Rather than rushing in, a more considered approach may be better for brand sustainability, suggests Wills. While there are benefits to being perceived to be an innovator in an emerging space, it is “far more impressive to be laying down markers that clearly ladder up to a longer term strategy”. One need only to look at the past two iterations of the internet to see that “a lot of money and time was wasted at the beginnings of these S-curves”, Wills says.
“Our recommendation would be to develop a framework strategy to allow early experimentation and experience development—but one that is not expensive. Throw away one-offs, instead everything should build towards a longer term vision. Look at all your touchpoints and understand how immersive technologies today can enhance engagement. And build towards future interfaces including wearables,” Wills suggests.
When it comes to experimental or innovative work, brands struggle to identify objectives, according to Patent: “Understanding and having a clear objective that can or cannot be connected to core business is critically important”. The objective could be as simple as landing a piece of work authentically, which can lay the foundation for future work that impacts the bottom line.
Porter agrees brands should have “at least some idea in advance of what success might look like and measure for it”. But, he adds, tests can have unexpected consequences, especially in emerging channels.
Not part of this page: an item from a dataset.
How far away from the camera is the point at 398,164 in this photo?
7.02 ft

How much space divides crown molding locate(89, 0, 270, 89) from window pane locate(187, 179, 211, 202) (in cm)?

“So brands should be open to different outcomes and our media partners should be open to use cases which were not what they originally had in mind. Nobody can say for certain yet whether this will be a place most effective for building equity, purpose or performance,” Porter says.
What everyone can agree on is that the metaverse will play a huge role in the future of business, such that all brands will need to be involved in some way if they want to continue to see growth.
Conrad says: “For brands wondering how to get started and whether the metaverse is ‘right’ for them, I think they just need to look at their audiences. Where is there growth coming from? Where is it going to continue to come from? It’s almost guaranteed some of that is going to come from what happens in the metaverse.’
Patent surmises: “The customer of tomorrow is in the virtual realm. If we look back at web1, web2, the internet was experimental at one point. Then it became a place where some brands were successful, then it became a place where you had to be, and now it’s the primary form of communication for most brands. We’re going through that same process. In the first iteration of the internet that took 10 years. I think now that process is going to take 12 to 18 months.”